VKG to revisit property
The Brussels-based pension fund for the doctors, dentists and pharmacists in Belgium, VKG/CPM has long been a substantial investor in real estate, with around 8% of the portfolio allocated to the area.
“In the past we had three buildings in the fund, the office the fund now occupies and two other office buildings in Brussels,” says Karel Stroobants, managing director of the fund. “We decided to exchange these two buildings for shares in a real estate investment trust.” The REIT chosen was the Belgian-based Confinimmo on which Stroobants took a seat on the board. One reason was that the REIT was new at the time and Stroobants was anxious to see how the operation worked.
“We did this because of the work involved in running the two buildings. We found we had more work looking after these than with all the rest of our investments!” But the fund decided to keep direct ownership of the elegant premises it uses in central Brussels. In fact, the fund is shortly to move out of this building because its operations are now too big and the building will become a facility for the members. “But the building will support the fund’s activities on the marketing and governance side, as it will be used for receptions and board meetings,” he says.
Confinimmo specialises in Belgian offices in Brussels and in Antwerp to some extent. “It is growing very fast and the aim is to make it the place to invest in the Belgian office market. We have taken over a few things and have others in the pipeline.”

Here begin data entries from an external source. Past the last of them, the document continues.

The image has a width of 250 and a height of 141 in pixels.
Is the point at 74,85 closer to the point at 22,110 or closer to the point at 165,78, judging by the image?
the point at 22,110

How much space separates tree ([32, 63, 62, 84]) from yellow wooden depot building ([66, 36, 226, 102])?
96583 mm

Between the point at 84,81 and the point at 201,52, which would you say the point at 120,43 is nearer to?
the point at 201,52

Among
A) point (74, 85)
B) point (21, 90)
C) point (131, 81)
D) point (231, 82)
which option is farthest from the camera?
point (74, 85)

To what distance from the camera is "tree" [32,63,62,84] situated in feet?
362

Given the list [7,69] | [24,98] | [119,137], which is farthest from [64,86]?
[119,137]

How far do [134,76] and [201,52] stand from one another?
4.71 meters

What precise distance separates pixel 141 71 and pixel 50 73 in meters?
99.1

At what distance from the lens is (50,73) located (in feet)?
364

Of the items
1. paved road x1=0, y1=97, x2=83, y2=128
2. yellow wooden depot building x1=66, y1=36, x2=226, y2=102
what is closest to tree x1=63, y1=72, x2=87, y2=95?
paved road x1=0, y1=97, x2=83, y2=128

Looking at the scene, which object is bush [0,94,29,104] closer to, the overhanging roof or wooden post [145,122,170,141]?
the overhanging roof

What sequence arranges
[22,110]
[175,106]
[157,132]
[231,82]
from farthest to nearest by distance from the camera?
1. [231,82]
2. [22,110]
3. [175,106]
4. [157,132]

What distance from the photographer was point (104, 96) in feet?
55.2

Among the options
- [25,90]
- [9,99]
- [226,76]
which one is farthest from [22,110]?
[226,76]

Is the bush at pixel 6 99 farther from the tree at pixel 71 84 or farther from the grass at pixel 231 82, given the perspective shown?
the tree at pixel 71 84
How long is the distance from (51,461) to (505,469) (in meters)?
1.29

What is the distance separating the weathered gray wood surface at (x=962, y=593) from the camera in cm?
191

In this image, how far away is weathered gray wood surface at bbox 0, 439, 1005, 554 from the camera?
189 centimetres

The pension fund now wants to go international, but on the same basis as if investing in an equity portfolio, says Stroobants. “We want to diversify.” By investing through Confinimmo, the fund managed to diversify from two buildings to over 70 in Belgium, he points out. “But you are still in one economic area.” So the aim is to move into other economic zones and to look at other types of real estate assets, both residential and commercial. “This is something that is to be done later this year, in fact we are behind our schedule as we wanted to make a move six months ago.”
Having this further diversification is essential in Stroobants’ view. But it is not clear how this will be implemented at this stage. “Confinimmo is moving in this direction too, and as we are a stable shareholder, if both targets can be achieved together we will be happy to do this.”
But one thing he is certain about is that VKG is not going to build its own portfolio, but will look for a manager who can put together a portfolio of REITS or SICAFIs. “This manager will have to know how and when to move around the markets, when to go into commercial real estate in Holland and out of France, for example.” The portfolio will initially be concentrated in Europe and have some US exposures, but not include Asia, as the fund already has exposure through its equity investment in Hong Kong. “To leave out real estate in Hong Kong is difficult.” All in all he expects to add some new money to the real estate area and this could possibly come from reducing the real estate exposure within the equity portfolio.
As to what he expects real estate to deliver to the portfolio: “We want a better return than from bonds – that’s one thing. In my view real estate is a stable inflation-linked part of the portfolio.” But he believes there are opportunities for specialist asset managers to make money “but then it becomes like stock picking”. “You may have real estate in there, but you have an element of equity. It will follow the market cycles, but also depending on the quality of the management you have the issue of trading above and below net asset value.” An active manager who can play the cycles well can make more money for investors as well.
He says that from a value at risk perspective, real estate seems to bring “almost no risk to the portfolio”, as 90% of portfolio risk is in the equity component. But it is a question that he would like to research in more detail. “We do want to take more risk by active management in the portfolio, but that is intuitive, we don’t have the numbers yet.”